Les opinions et vues exposées dans les articles lecteurs ne reflètent pas forcément celles de la rédaction de Gameblog.

NOTE PRELIMINAIRE : Ce dossier a été rédigé en juin 2009. Pour cette raison, des jeux plus récents et significatifs peuvent ne pas figurer dans cet aperçu historique thématique.

Après notre première partie levant le voile sur la conception du cel shading, nous aborderons dans cette deuxième partie sa brève histoire, moins de dix ans. Ceci n’a cependant pas empêché une grande production de jeux vidéo. Il sera donc impossible de les citer tous sans s’éparpiller. Contrairement à ce que nous avions annoncé lors de notre première partie, nous avons choisi de thématiser notre approche pour donner un aperçu des jeux que nous avons jugé significatifs. Nous avons également préféré nous concentrer sur les jeux sortis en France. Pour commencer notre tour d’horizon, commençons notre voyage dans l’histoire en commençant par l’année zéro du cel shading : l’an 2000.

Année 2000

L’année 2000 voit l’arrivée de deux jeux en cel shading. Le premier jeu est Fear Effect (cf. image), un jeu français développé par Kronos et édité par Eidos, sorti en février 2000 en France. C’est un jeu d’action/aventure développé sur la première PlayStation qui a pour spécificité de proposer des décors précalculés, comme Resident Evil par exemple. Toutefois, contrairement aux décors de ce dernier, ceux de Fear Effect ne sont pas statiques. Il s’agit en réalité d’une bande animée appelée FMV (Full Motion Video) qui permet de rendre l’environnement plus vivant, comme le passage des lumières. Les personnages, modélisés en cel shading, évoluent au sein de cet environnement. Les trois héros, Hana, Glas et Deke doivent résoudre une affaire de sacrifice perpétré pour un satisfaire un démon. Il va sans dire que le résultat final se rapproche beaucoup d’un dessin animé, un peu comme un certain Dragon’s Lair en son temps. Le jeu verra une suite en 2001 qui est en vérité une préquelle : Fear Effect : Retro Helix.

Jet Set Radio, sorti en novembre 2000 en France, est développé par Smilebit et édité par Sega. S’il est acclamé par la critique, il ne recueillera qu’un succès d’estime. Le jeu vous met dans la peau de jeunes Tokyoïtes en rollers, qui marquent, défendent et agrandissent leur territoire en réalisant des tags, en tentant d’échapper aux forces de l’ordre ou en luttant contre d’autres gangs. L’univers urbain est un bouillonnement de couleurs, propice au cel shading, pour un jeu joyeux et délicieusement subversif. N’oublions pas la bande musicale du jeu qui a tout autant contribué à sa renommée. L’original, développé sur Dreamcast (DC) verra une suite sur Xbox en 2002 : Jet Set Radio Future.
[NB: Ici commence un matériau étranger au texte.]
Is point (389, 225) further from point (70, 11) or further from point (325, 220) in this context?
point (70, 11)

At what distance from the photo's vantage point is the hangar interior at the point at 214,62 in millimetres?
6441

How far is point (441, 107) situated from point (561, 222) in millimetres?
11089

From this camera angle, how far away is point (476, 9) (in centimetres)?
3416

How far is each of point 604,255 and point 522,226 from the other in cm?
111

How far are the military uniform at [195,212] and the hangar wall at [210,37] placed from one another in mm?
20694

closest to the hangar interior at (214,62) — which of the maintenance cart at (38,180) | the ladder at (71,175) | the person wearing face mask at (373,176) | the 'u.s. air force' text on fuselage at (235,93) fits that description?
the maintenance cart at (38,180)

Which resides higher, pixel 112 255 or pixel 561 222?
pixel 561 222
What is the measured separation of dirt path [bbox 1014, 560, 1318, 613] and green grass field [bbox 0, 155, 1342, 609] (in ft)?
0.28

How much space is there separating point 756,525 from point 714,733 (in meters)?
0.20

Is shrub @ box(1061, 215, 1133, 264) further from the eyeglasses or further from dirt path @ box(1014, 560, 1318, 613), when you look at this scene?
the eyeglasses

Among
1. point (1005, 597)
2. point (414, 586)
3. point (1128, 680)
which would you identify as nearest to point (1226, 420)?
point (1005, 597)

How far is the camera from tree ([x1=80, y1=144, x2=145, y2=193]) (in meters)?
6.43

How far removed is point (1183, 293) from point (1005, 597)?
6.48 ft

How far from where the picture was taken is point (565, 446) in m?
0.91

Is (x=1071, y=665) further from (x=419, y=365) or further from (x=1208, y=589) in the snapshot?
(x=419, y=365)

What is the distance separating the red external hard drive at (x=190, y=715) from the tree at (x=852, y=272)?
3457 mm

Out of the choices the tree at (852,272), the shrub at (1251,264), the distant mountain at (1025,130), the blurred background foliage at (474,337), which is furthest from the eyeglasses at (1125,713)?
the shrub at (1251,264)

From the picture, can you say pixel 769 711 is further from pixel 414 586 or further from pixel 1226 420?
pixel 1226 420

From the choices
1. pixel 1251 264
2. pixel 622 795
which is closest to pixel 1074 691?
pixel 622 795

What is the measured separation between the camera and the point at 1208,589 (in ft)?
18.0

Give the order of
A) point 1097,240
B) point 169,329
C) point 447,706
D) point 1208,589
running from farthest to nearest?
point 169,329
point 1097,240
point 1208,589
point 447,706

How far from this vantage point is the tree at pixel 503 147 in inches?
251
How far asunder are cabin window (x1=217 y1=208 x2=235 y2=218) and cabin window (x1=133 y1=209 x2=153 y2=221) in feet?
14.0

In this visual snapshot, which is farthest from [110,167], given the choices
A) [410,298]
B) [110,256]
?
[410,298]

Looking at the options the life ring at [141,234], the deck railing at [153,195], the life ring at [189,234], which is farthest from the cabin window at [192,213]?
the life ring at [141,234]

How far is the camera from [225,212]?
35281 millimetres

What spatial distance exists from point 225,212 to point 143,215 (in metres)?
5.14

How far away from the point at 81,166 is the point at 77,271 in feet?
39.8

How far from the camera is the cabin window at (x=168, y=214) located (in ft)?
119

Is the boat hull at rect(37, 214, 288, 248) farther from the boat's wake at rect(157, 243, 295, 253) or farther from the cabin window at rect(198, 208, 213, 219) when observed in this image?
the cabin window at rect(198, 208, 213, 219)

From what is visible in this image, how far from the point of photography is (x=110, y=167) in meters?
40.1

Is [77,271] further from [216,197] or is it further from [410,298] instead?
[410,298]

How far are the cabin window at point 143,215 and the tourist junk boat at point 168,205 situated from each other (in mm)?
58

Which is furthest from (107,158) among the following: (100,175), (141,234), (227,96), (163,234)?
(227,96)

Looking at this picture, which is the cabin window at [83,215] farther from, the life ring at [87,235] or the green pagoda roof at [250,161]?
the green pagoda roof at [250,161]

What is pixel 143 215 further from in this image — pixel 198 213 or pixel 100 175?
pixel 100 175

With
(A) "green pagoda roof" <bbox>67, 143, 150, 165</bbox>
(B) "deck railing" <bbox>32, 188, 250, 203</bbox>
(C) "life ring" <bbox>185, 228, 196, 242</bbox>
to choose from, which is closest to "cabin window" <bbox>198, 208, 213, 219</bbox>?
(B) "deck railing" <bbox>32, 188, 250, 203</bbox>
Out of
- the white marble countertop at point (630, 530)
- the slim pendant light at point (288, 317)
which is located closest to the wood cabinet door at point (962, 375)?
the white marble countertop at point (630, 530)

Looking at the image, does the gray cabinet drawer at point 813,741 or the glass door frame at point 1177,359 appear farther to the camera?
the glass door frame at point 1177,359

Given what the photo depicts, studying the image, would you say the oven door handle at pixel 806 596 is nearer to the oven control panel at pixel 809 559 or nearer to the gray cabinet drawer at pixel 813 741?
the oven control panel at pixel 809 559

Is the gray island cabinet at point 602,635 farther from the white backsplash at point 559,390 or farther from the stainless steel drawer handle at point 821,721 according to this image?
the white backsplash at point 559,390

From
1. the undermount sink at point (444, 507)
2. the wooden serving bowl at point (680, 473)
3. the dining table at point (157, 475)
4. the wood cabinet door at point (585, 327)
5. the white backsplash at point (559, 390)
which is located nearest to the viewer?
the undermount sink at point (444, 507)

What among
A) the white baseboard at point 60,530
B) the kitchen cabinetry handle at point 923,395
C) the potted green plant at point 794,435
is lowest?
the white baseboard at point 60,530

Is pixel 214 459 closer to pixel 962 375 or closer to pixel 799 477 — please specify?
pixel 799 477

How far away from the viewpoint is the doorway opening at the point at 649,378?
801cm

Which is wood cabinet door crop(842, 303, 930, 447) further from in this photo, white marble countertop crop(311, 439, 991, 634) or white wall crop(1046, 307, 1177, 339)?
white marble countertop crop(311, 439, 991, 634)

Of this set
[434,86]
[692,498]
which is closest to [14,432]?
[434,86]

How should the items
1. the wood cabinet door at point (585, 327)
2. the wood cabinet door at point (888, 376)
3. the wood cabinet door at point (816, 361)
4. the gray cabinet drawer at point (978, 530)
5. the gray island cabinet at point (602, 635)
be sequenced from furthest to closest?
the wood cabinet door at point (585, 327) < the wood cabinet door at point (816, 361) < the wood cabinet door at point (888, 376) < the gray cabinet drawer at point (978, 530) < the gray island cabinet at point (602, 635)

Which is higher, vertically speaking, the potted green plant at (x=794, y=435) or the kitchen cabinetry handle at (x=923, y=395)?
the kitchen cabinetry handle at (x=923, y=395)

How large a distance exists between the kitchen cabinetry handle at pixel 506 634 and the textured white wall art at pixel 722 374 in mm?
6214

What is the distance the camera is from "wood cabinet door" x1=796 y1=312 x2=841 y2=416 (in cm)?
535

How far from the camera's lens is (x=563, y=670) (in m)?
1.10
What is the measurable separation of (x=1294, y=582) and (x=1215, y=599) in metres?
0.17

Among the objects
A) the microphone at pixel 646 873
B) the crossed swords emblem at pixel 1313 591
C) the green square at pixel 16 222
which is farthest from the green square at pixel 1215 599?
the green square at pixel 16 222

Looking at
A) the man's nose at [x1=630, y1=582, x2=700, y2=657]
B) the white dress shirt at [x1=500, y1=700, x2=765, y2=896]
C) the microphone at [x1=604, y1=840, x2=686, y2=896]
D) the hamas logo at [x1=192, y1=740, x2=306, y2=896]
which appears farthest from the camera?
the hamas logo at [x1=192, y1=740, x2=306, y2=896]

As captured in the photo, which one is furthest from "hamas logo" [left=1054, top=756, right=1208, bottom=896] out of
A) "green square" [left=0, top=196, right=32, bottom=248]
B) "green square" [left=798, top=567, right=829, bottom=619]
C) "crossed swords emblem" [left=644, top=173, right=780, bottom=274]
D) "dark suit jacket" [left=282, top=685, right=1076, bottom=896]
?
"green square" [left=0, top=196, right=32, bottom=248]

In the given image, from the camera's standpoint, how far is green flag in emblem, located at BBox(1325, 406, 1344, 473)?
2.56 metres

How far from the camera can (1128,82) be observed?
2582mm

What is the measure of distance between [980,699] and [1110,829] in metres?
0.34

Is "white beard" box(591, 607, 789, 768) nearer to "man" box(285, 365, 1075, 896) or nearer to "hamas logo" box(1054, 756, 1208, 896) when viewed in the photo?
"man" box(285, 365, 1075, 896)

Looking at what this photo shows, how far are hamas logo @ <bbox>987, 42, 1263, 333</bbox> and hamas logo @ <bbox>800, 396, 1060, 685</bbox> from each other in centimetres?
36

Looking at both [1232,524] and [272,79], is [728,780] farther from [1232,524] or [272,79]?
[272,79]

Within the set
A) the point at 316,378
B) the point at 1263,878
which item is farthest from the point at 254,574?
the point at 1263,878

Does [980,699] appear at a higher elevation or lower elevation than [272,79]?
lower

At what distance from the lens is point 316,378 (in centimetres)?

Si l’on cite bien souvent ces deux jeux comme les pères du cel shading, nous ne devons pas oublier que d’autres jeux en cel shading sont sortis en 2000 en France. Nous pouvons citer un jeu développé par Krome Studios Melbourne sur PlayStation 2 (PS2) et DC, édité par Infogrames (aujourd’hui Atari) : Looney Tunes Space Race, un jeu de course du même genre qu’un Mario Kart, soit faire des courses à bord d’engins variés, lancer à ses adversaires des malus - le plus souvent comiques - ou de bénéficier de bonus pour prendre les devants face aux autres participants. Les Fous du Volant, un jeu du même type, lui aussi développé par Infogrames est sorti la même année sur DC. Si ces deux jeux ne sont pas véritablement significatifs dans le monde du jeu vidéo, nous voulions montrer que le cel shading n’est pas apparu par deux jeux pionniers où s’exprimerait un génie créatif isolé, mais sont les premiers jeux d’une lame de fond. 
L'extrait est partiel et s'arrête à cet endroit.